S8, selecting the parameter number of the position of the action point on the ZN1 worm generatrixTheta ≈ 0 as an initial value is substituted into those in steps S4 to S8Iterating the formula, and solving the minimum value R of the cutting coordinate of the cutter according to the constraint condition I to the constraint condition III_GminAnd ZN1 minimum value of worm radius r_minAnd ZN1 maximum radius of worm r_maxFurther solve the maximum value R of the cutting tool section coordinate_GmaxAnd minimum value of tool section coordinate R_Gmin；

S9, using the discal forming cutter section expression as constraint condition, using R_Gmin≤R_G≤R_GmaxFor the range, make a reference to (R)_G,Z_G) And connecting each point by a spline curve to form the profile of the disc-shaped cutter with the boundary.
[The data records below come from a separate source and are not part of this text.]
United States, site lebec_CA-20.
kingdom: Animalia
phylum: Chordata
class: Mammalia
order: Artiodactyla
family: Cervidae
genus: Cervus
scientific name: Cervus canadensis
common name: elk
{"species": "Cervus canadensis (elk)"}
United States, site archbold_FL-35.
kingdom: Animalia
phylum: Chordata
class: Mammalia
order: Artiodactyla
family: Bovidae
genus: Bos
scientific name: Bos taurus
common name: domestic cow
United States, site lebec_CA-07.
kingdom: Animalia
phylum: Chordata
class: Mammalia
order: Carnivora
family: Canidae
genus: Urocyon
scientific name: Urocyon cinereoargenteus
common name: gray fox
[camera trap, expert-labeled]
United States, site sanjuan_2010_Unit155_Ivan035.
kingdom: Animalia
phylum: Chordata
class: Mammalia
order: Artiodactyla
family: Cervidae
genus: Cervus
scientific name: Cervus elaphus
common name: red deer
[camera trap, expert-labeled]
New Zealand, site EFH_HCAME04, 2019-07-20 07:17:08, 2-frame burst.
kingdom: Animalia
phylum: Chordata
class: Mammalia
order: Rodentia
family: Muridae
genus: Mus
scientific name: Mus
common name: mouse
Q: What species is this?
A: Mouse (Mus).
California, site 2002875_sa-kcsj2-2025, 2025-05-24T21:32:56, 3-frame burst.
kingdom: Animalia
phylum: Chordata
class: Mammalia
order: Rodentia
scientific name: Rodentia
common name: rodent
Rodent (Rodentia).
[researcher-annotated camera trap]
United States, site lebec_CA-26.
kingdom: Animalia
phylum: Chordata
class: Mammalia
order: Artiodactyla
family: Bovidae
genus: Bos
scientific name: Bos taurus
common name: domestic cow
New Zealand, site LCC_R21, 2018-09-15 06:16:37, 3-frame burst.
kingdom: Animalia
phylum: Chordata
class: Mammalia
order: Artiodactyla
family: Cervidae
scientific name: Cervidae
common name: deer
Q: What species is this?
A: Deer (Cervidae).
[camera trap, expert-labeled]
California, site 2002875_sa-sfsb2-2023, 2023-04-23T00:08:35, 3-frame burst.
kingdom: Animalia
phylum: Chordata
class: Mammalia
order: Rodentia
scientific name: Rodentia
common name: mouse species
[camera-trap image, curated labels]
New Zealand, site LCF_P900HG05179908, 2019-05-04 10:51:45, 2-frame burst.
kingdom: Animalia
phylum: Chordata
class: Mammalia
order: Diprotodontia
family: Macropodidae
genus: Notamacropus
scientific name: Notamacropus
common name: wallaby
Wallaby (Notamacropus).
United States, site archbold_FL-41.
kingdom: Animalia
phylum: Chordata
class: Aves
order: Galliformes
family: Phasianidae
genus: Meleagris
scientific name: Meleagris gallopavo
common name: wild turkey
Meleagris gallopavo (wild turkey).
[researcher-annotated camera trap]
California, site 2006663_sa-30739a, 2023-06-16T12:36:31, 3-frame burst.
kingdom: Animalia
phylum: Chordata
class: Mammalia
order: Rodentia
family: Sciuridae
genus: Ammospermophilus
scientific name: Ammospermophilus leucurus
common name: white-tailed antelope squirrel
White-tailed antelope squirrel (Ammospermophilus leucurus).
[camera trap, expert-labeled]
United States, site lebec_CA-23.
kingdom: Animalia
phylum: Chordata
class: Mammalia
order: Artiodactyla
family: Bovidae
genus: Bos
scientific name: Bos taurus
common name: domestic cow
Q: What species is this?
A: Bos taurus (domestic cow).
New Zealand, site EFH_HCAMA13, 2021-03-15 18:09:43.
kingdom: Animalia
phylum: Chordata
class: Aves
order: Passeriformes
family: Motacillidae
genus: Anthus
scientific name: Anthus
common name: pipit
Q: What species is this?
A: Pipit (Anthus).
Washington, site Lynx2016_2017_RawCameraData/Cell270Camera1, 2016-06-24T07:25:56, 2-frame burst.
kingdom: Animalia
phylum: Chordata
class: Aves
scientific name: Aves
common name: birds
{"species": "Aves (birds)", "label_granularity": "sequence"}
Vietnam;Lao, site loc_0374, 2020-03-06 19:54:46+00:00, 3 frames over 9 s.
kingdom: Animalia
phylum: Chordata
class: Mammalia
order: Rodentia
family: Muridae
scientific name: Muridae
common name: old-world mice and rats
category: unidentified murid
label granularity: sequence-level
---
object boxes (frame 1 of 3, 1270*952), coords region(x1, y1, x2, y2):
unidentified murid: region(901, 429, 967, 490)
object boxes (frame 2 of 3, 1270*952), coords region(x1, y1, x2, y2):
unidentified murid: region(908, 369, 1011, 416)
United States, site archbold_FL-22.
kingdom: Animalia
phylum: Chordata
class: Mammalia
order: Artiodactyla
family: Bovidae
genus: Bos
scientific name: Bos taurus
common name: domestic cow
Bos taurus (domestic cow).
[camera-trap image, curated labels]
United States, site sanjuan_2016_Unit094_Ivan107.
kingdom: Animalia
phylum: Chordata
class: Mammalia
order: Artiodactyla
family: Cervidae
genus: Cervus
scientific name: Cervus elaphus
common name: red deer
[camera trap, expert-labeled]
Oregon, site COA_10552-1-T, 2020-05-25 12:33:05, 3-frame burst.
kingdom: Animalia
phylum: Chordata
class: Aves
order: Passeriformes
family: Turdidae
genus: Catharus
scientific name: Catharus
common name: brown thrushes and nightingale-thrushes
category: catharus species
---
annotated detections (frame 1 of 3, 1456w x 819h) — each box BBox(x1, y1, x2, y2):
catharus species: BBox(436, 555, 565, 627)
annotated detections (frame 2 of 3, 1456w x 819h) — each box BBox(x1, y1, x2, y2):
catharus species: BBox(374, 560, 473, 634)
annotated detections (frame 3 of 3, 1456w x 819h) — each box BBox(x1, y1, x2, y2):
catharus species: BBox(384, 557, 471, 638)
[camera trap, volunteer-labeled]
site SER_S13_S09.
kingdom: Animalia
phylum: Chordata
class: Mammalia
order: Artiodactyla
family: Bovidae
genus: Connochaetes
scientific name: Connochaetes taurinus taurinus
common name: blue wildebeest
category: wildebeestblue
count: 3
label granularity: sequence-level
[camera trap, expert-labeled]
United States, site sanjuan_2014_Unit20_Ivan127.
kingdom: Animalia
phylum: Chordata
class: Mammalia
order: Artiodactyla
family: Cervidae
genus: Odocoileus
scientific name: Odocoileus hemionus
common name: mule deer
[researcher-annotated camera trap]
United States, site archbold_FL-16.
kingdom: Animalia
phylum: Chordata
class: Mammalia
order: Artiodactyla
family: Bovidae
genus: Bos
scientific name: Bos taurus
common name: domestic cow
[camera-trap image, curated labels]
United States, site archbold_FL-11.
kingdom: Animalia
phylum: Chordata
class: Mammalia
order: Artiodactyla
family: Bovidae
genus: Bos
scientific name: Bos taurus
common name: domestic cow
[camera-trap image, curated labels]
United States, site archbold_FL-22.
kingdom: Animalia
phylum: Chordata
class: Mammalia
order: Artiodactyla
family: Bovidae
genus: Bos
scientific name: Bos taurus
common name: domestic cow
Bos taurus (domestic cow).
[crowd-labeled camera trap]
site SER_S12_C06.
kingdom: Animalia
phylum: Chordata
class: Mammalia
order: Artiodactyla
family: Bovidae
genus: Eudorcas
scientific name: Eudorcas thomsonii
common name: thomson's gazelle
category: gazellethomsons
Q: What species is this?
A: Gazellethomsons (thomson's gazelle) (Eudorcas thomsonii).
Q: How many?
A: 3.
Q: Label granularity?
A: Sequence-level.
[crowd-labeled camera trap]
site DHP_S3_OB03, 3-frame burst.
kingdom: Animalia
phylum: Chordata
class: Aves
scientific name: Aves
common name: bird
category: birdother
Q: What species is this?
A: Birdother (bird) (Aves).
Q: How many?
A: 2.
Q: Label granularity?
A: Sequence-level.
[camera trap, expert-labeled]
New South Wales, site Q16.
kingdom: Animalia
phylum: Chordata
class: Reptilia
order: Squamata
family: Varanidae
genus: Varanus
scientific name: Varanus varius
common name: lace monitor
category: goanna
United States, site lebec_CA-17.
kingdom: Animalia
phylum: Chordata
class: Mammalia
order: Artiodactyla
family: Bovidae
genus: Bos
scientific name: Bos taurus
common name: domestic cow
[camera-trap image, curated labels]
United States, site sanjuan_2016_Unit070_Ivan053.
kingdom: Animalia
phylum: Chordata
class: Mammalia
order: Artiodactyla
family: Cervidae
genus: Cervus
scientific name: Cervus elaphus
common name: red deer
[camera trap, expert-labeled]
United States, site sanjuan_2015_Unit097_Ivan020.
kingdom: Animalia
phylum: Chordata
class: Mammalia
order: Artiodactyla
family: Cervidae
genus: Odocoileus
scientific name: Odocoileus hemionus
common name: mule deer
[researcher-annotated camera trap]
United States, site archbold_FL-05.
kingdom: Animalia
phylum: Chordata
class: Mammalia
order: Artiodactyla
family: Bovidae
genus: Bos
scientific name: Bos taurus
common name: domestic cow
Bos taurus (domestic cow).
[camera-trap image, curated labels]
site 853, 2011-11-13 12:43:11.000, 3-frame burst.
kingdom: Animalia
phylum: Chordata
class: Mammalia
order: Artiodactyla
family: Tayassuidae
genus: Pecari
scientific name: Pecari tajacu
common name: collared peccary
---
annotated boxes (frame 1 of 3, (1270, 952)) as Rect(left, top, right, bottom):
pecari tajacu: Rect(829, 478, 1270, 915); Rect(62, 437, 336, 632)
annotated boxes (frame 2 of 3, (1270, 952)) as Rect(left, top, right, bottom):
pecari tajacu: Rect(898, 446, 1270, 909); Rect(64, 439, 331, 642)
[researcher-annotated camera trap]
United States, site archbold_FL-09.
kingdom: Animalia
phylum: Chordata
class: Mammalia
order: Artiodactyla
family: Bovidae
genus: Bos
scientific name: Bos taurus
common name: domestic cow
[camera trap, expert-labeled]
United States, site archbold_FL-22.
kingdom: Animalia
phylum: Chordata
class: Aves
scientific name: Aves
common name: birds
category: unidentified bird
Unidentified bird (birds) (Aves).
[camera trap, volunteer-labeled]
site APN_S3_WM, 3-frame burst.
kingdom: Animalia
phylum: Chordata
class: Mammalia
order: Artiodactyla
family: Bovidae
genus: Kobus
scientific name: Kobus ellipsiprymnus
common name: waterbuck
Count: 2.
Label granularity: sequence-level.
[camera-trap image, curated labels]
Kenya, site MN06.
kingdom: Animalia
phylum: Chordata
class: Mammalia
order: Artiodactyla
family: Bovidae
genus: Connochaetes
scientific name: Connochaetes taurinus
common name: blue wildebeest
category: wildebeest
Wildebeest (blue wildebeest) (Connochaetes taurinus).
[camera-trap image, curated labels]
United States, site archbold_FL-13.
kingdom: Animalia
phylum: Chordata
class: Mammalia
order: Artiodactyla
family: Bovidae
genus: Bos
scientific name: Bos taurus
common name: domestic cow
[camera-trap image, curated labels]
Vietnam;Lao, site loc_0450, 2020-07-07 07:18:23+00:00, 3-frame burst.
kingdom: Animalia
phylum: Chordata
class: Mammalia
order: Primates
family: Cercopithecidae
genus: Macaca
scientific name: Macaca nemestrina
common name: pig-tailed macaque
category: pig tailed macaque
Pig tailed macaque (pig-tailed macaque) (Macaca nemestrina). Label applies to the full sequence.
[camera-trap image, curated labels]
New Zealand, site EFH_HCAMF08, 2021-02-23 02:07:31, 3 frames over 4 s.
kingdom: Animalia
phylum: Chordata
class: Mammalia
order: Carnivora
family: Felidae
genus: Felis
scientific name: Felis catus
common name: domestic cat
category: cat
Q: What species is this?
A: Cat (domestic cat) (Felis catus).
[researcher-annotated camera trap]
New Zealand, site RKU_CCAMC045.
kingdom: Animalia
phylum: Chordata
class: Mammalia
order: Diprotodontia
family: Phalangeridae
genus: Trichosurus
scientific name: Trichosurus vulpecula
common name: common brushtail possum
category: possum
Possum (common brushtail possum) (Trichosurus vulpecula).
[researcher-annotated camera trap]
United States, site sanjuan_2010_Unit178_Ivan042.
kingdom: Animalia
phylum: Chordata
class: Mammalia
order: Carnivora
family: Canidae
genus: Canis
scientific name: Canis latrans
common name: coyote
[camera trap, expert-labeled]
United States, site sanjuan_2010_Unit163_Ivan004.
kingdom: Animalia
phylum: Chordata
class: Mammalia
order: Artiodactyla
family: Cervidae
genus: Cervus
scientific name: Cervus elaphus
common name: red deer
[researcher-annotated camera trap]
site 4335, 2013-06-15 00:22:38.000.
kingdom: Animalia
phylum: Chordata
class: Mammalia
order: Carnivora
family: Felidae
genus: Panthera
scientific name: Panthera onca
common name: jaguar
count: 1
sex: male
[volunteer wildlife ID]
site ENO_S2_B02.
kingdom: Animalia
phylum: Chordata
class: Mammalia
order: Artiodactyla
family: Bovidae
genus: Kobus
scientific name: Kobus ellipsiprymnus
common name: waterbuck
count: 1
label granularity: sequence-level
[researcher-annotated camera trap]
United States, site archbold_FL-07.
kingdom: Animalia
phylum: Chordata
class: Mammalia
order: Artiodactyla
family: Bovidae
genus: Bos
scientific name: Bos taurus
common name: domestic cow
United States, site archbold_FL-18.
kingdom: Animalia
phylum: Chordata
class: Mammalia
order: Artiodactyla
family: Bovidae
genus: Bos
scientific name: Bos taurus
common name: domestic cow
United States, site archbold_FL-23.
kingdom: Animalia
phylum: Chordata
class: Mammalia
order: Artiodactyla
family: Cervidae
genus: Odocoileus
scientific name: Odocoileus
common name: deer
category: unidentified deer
2. The algorithm for calculating the boundary of the profile of a disc-shaped forming tool for machining ZN1 worm according to claim 1, wherein the normal turning tool pressure angle α is_0nTurning tool thickness s_0nThe iterative calculation of (2) is to select the normal pressure angle α first_nAs the normal pressure angle α of the turning tool_0nSelecting the normal tooth thickness s as the initial value of_nAs the thickness s of the turning tool_0nThe initial value of (A) is to select the normal pressure angle α of the turning tool_0nInitial value of (d), turning tool thickness s_0nSubstituting the initial values into the expression of step S1 to respectively solve: distance A from worm axis to virtual point on turning tool, and virtual base radius r'_bAnd a virtual base cylinder lead angle γ'_b(ii) a The distance A from the worm axis to the virtual point on the turning tool and the virtual base radius r'_bAnd a virtual base cylinder lead angle γ'_bThe value of (b) is substituted into the constraint formula in step S2, if the lathe tool thickness S_0nConstrained or turning tool normal pressure angle α_0nIf the error precision of the numerical values on the left side and the right side of the equal sign of one of the constraint formulas is not within the range of 1E-15, the normal pressure angle α of the turning tool is reselected_0nValue of (d) and turning tool thickness s_0nValue of (d), turning tool normal pressure angle α_0nValue of α_nNear value selection, turning tool thickness s_0nValue of s_nSelecting the values nearby, and repeating the process in the step S3 until the turning tool thickness S_0nAnd the tool normal pressure angle α_0nAnd (4) if the errors of the numerical values of the left side and the rear side of the bound equal sign are within the range of 1E-15, stopping iteration, and determining the distance A from the worm axis to the virtual point on the turning tool and the virtual base circle radius r'_bAnd a virtual base cylinder lead angle γ'_bTurning tool normal pressure angle α_0nAnd the thickness s of the turning tool_0nThe value of (c).